Yukon, Oklahoma,
29
March
2018
|
05:32 PM
America/Chicago

Disaster Relief Alters Perspective

For Becky Stevens, being a good neighbor doesn’t necessarily mean doing good just for her physical neighbors or local community. Becky, through her church, has traveled to Nepal twice and Africa once to do relief work – appropriately calling it the Nations of Good.

“It’s so important to give back,” Becky says. “When you go to these villages, you see how blessed you really are. The Neighborhood of Good® is so important, but that neighborhood could be mine, or it could be in another country.”

She says volunteering in third-world countries, and especially countries devastated by a natural disaster, puts day-to-day worries into perspective.

“Living in a tent and not having running water is not comfortable. The unknown is scary for anyone. Once you do that and see these things – compared to these people’s lives, nothing is hard,” Becky says.

In third-world countries, the citizens have a much harder life.

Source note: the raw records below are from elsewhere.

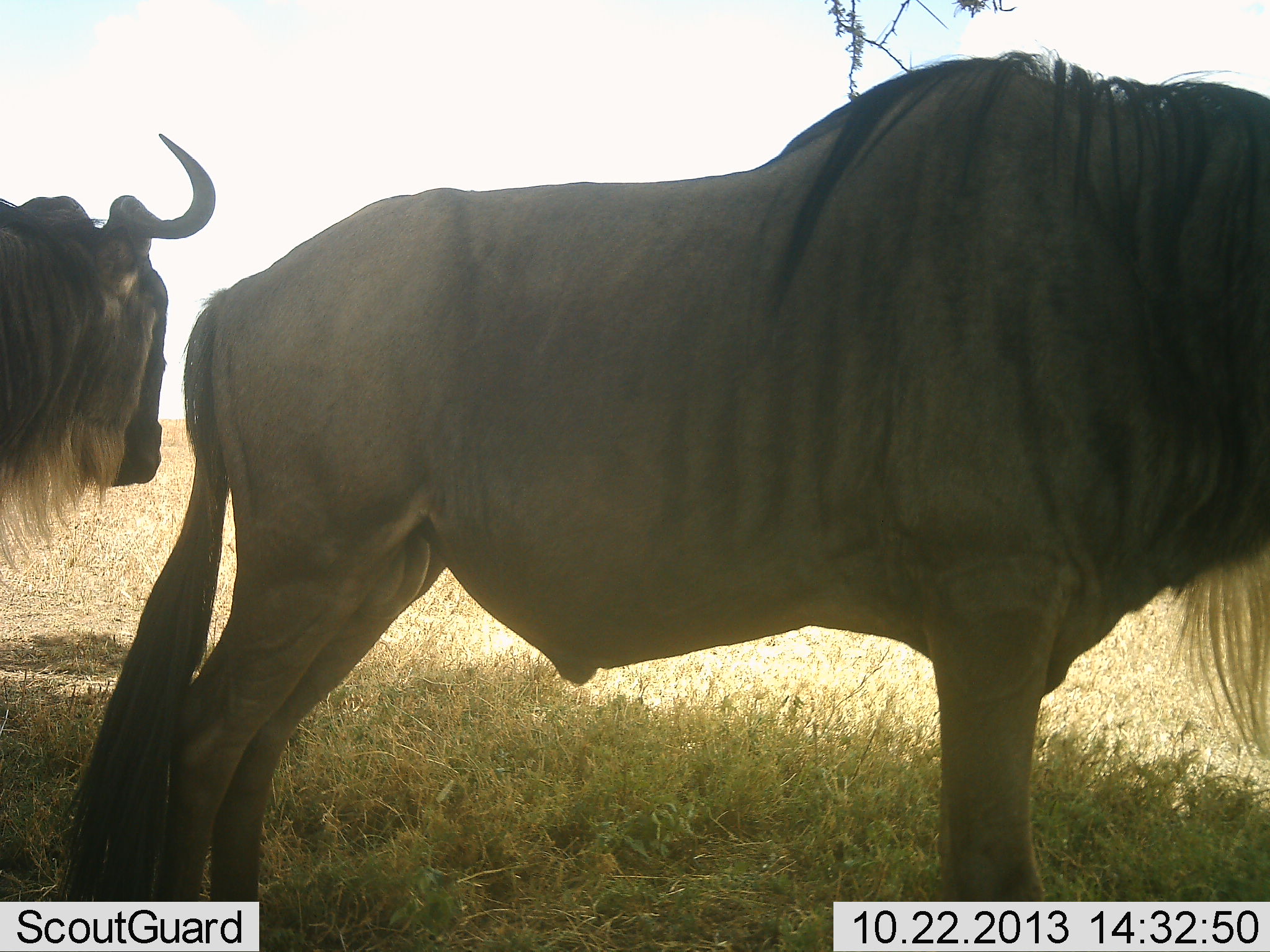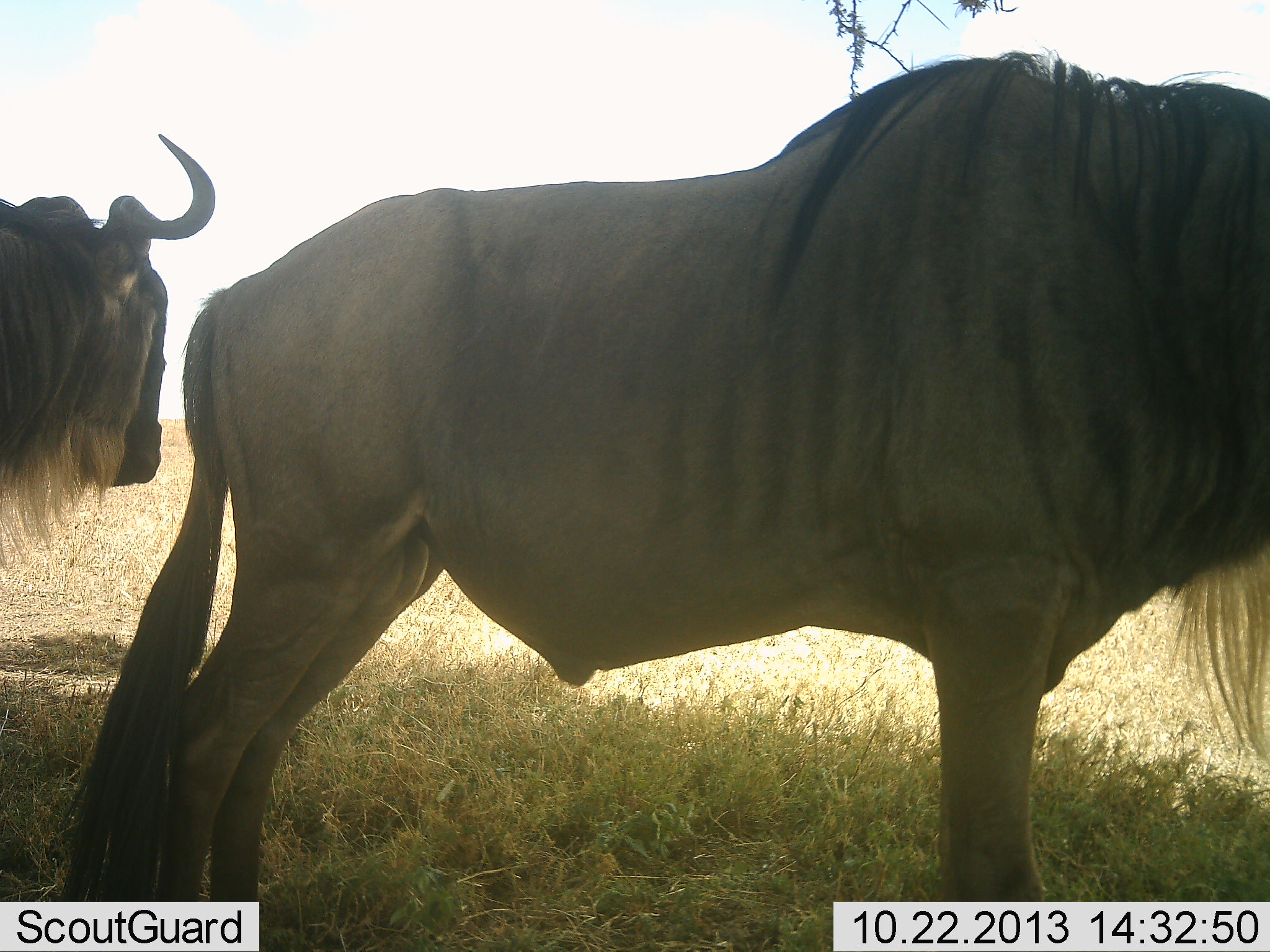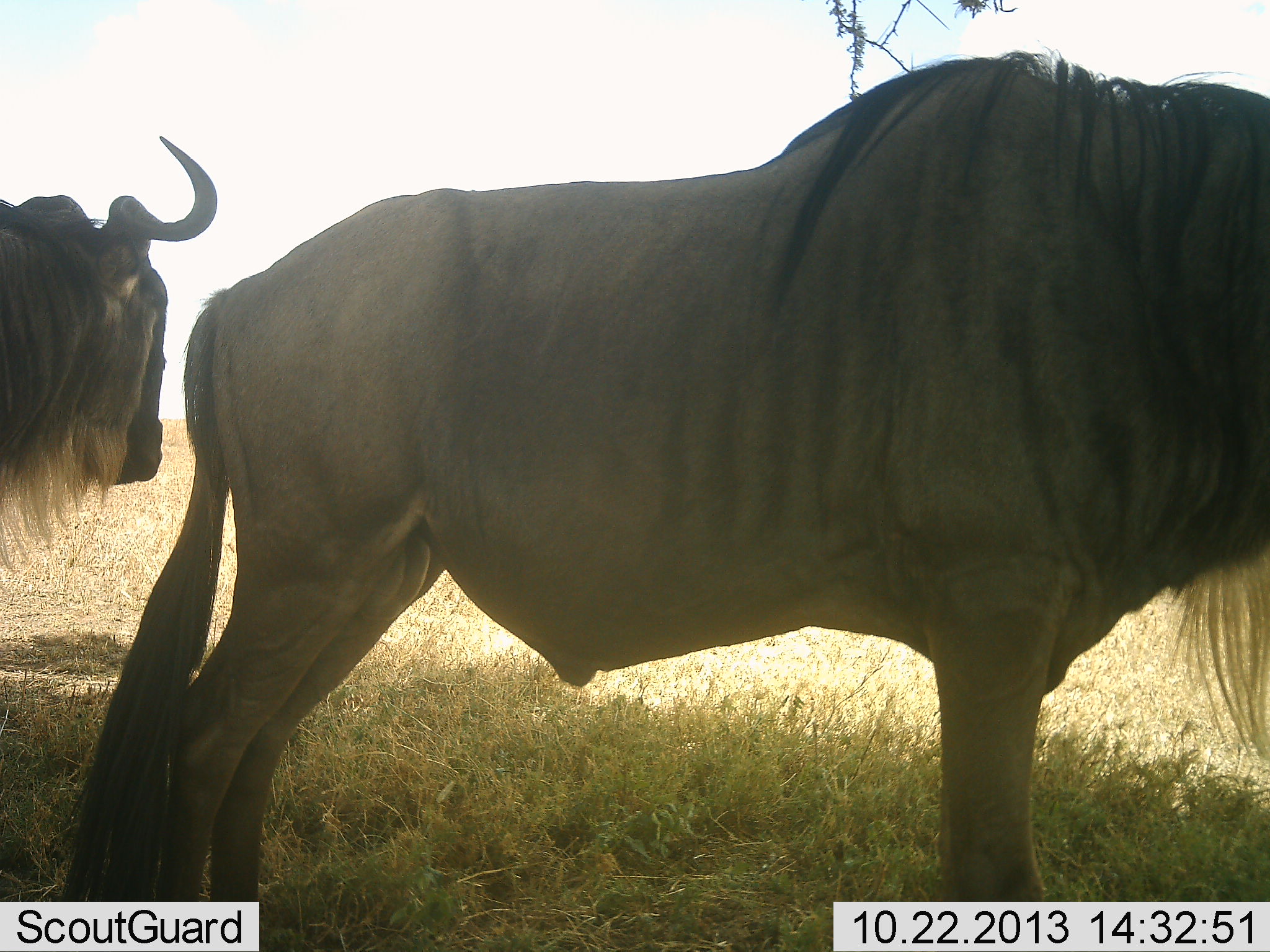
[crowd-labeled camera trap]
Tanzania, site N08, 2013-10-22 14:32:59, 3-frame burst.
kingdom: Animalia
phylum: Chordata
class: Mammalia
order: Artiodactyla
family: Bovidae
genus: Connochaetes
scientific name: Connochaetes taurinus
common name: blue wildebeest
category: wildebeest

Every culture is different, and Becky made note of this in Nepal. She saw women working the fields on the side of mountains while the men watched. In Africa, she worked in the area where there is the highest AIDs cases per capita in the world.

“When you see these people who work so hard, and you can actually see that women have less rights and how undervalued they are, it breaks your heart,” Becky says. “In Africa, the kids are their parents because both parents have passed away from AIDs. But they’re the happiest kids you’ve ever seen. It’s interesting to see the dynamics compared to the U.S.”

Becky, a State Farm® agent from Yukon, Okla., visited Nepal the first time in April 2016 after a 7.8-magnitude earthquake devastated the country a year before. Nearly 9,000 people were killed, almost 22,000 injured and hundreds of thousands were displaced and homeless following the catastrophe.

Becky’s volunteer group helped rebuild a church in a village that had not received any relief work since the earthquake. They also cleared rubble and debris of a home owned by an elderly family. Her church group, which included two State Farm customers, revisited the same village a year later to complete the rebuilding of the church.

“It really shows you a lot about yourself,” Becky says. “When you see how happy people are when they have nothing, it shows what is a true need and a true want.”

Becky says the hardships she has seen in other countries have changed how she views her home life.

“I try to not buy as much and try to share the need with other people. I try to get people involved in the local community through food donations or clothing drives. Anyone can go on a trip; there’s always a group of people going somewhere to help someone,” she says. “Wherever you live, you can find some way to reach out to people.”